■ 任务要求 ■
请把下面全部材料逐行放入一个 Markdown 表格，表头为"序号"和"内容"，空行不计入。

■ 所给材料 ■
= = = = = = =
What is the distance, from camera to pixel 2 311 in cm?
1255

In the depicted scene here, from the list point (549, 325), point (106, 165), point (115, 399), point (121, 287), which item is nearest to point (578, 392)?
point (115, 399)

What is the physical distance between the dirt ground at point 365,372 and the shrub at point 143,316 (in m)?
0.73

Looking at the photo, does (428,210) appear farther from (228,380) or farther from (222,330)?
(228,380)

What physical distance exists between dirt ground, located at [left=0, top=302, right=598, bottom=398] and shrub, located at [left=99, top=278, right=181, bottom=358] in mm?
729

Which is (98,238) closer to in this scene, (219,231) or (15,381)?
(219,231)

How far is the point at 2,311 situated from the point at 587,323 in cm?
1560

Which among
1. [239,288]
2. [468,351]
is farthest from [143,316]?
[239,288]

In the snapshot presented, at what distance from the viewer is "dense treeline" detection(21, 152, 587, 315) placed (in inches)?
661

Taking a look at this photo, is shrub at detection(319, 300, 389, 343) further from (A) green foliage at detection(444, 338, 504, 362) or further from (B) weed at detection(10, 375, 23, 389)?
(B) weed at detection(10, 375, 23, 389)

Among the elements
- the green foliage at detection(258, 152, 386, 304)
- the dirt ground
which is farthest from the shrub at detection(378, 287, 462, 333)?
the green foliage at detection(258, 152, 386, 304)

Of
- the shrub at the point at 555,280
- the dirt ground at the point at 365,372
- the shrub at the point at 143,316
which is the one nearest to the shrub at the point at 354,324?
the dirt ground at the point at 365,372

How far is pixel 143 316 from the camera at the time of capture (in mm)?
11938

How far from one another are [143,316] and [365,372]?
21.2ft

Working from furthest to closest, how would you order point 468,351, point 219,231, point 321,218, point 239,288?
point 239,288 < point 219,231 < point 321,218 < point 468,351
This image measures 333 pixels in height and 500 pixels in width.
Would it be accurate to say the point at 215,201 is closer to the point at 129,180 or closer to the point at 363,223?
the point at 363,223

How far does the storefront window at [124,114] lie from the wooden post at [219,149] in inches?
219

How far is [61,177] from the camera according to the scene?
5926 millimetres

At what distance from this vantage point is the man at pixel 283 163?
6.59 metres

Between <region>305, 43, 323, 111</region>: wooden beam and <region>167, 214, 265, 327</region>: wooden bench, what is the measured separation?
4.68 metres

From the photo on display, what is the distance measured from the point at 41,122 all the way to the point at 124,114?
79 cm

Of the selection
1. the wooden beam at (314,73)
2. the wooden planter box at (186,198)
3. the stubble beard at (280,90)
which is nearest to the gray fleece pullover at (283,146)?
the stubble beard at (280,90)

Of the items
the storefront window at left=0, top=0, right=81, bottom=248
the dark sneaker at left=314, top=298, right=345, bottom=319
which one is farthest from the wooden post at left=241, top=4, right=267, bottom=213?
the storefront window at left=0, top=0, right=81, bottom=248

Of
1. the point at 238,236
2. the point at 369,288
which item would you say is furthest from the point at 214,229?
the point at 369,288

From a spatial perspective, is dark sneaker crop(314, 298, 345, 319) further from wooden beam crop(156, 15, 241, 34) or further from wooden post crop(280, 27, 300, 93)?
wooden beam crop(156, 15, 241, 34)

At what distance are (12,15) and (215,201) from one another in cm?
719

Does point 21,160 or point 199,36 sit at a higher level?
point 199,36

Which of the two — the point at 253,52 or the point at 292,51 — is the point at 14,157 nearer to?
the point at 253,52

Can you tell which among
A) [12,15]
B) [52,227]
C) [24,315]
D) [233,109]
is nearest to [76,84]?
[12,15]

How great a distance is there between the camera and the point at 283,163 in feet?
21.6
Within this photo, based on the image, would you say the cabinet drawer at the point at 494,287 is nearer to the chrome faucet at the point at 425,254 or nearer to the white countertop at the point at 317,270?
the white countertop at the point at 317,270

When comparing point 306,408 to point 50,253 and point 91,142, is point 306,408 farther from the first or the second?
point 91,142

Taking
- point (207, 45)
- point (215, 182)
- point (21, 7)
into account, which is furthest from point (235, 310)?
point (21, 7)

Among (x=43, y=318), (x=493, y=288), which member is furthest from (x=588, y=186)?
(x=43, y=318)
= = = = = = =
■ 练习作答 ■
| 序号 | 内容 |
|---|---|
| 1 | What is the distance, from camera to pixel 2 311 in cm? |
| 2 | 1255 |
| 3 | In the depicted scene here, from the list point (549, 325), point (106, 165), point (115, 399), point (121, 287), which item is nearest to point (578, 392)? |
| 4 | point (115, 399) |
| 5 | What is the physical distance between the dirt ground at point 365,372 and the shrub at point 143,316 (in m)? |
| 6 | 0.73 |
| 7 | Looking at the photo, does (428,210) appear farther from (228,380) or farther from (222,330)? |
| 8 | (228,380) |
| 9 | What physical distance exists between dirt ground, located at [left=0, top=302, right=598, bottom=398] and shrub, located at [left=99, top=278, right=181, bottom=358] in mm? |
| 10 | 729 |
| 11 | Which is (98,238) closer to in this scene, (219,231) or (15,381)? |
| 12 | (219,231) |
| 13 | How far is the point at 2,311 situated from the point at 587,323 in cm? |
| 14 | 1560 |
| 15 | Which among |
| 16 | 1. [239,288] |
| 17 | 2. [468,351] |
| 18 | is farthest from [143,316]? |
| 19 | [239,288] |
| 20 | In the snapshot presented, at what distance from the viewer is "dense treeline" detection(21, 152, 587, 315) placed (in inches)? |
| 21 | 661 |
| 22 | Taking a look at this photo, is shrub at detection(319, 300, 389, 343) further from (A) green foliage at detection(444, 338, 504, 362) or further from (B) weed at detection(10, 375, 23, 389)? |
| 23 | (B) weed at detection(10, 375, 23, 389) |
| 24 | Among the elements |
| 25 | - the green foliage at detection(258, 152, 386, 304) |
| 26 | - the dirt ground |
| 27 | which is farthest from the shrub at detection(378, 287, 462, 333)? |
| 28 | the green foliage at detection(258, 152, 386, 304) |
| 29 | Of |
| 30 | - the shrub at the point at 555,280 |
| 31 | - the dirt ground at the point at 365,372 |
| 32 | - the shrub at the point at 143,316 |
| 33 | which is the one nearest to the shrub at the point at 354,324? |
| 34 | the dirt ground at the point at 365,372 |
| 35 | How far is pixel 143 316 from the camera at the time of capture (in mm)? |
| 36 | 11938 |
| 37 | How far from one another are [143,316] and [365,372]? |
| 38 | 21.2ft |
| 39 | Working from furthest to closest, how would you order point 468,351, point 219,231, point 321,218, point 239,288? |
| 40 | point 239,288 < point 219,231 < point 321,218 < point 468,351 |
| 41 | This image measures 333 pixels in height and 500 pixels in width. |
| 42 | Would it be accurate to say the point at 215,201 is closer to the point at 129,180 or closer to the point at 363,223? |
| 43 | the point at 363,223 |
| 44 | How far does the storefront window at [124,114] lie from the wooden post at [219,149] in inches? |
| 45 | 219 |
| 46 | How far is [61,177] from the camera according to the scene? |
| 47 | 5926 millimetres |
| 48 | At what distance from this vantage point is the man at pixel 283 163? |
| 49 | 6.59 metres |
| 50 | Between <region>305, 43, 323, 111</region>: wooden beam and <region>167, 214, 265, 327</region>: wooden bench, what is the measured separation? |
| 51 | 4.68 metres |
| 52 | From the photo on display, what is the distance measured from the point at 41,122 all the way to the point at 124,114? |
| 53 | 79 cm |
| 54 | Of the selection |
| 55 | 1. the wooden beam at (314,73) |
| 56 | 2. the wooden planter box at (186,198) |
| 57 | 3. the stubble beard at (280,90) |
| 58 | which is nearest to the gray fleece pullover at (283,146)? |
| 59 | the stubble beard at (280,90) |
| 60 | Of the items |
| 61 | the storefront window at left=0, top=0, right=81, bottom=248 |
| 62 | the dark sneaker at left=314, top=298, right=345, bottom=319 |
| 63 | which one is farthest from the wooden post at left=241, top=4, right=267, bottom=213? |
| 64 | the storefront window at left=0, top=0, right=81, bottom=248 |
| 65 | Of |
| 66 | 1. the point at 238,236 |
| 67 | 2. the point at 369,288 |
| 68 | which item would you say is furthest from the point at 214,229? |
| 69 | the point at 369,288 |
| 70 | From a spatial perspective, is dark sneaker crop(314, 298, 345, 319) further from wooden beam crop(156, 15, 241, 34) or further from wooden post crop(280, 27, 300, 93)? |
| 71 | wooden beam crop(156, 15, 241, 34) |
| 72 | At what distance are (12,15) and (215,201) from one another in cm? |
| 73 | 719 |
| 74 | Does point 21,160 or point 199,36 sit at a higher level? |
| 75 | point 199,36 |
| 76 | Which of the two — the point at 253,52 or the point at 292,51 — is the point at 14,157 nearer to? |
| 77 | the point at 253,52 |
| 78 | Can you tell which among |
| 79 | A) [12,15] |
| 80 | B) [52,227] |
| 81 | C) [24,315] |
| 82 | D) [233,109] |
| 83 | is nearest to [76,84]? |
| 84 | [12,15] |
| 85 | How great a distance is there between the camera and the point at 283,163 in feet? |
| 86 | 21.6 |
| 87 | Within this photo, based on the image, would you say the cabinet drawer at the point at 494,287 is nearer to the chrome faucet at the point at 425,254 or nearer to the white countertop at the point at 317,270? |
| 88 | the white countertop at the point at 317,270 |
| 89 | When comparing point 306,408 to point 50,253 and point 91,142, is point 306,408 farther from the first or the second? |
| 90 | point 91,142 |
| 91 | Taking |
| 92 | - point (207, 45) |
| 93 | - point (215, 182) |
| 94 | - point (21, 7) |
| 95 | into account, which is furthest from point (235, 310)? |
| 96 | point (21, 7) |
| 97 | Among (x=43, y=318), (x=493, y=288), which member is furthest from (x=588, y=186)? |
| 98 | (x=43, y=318) |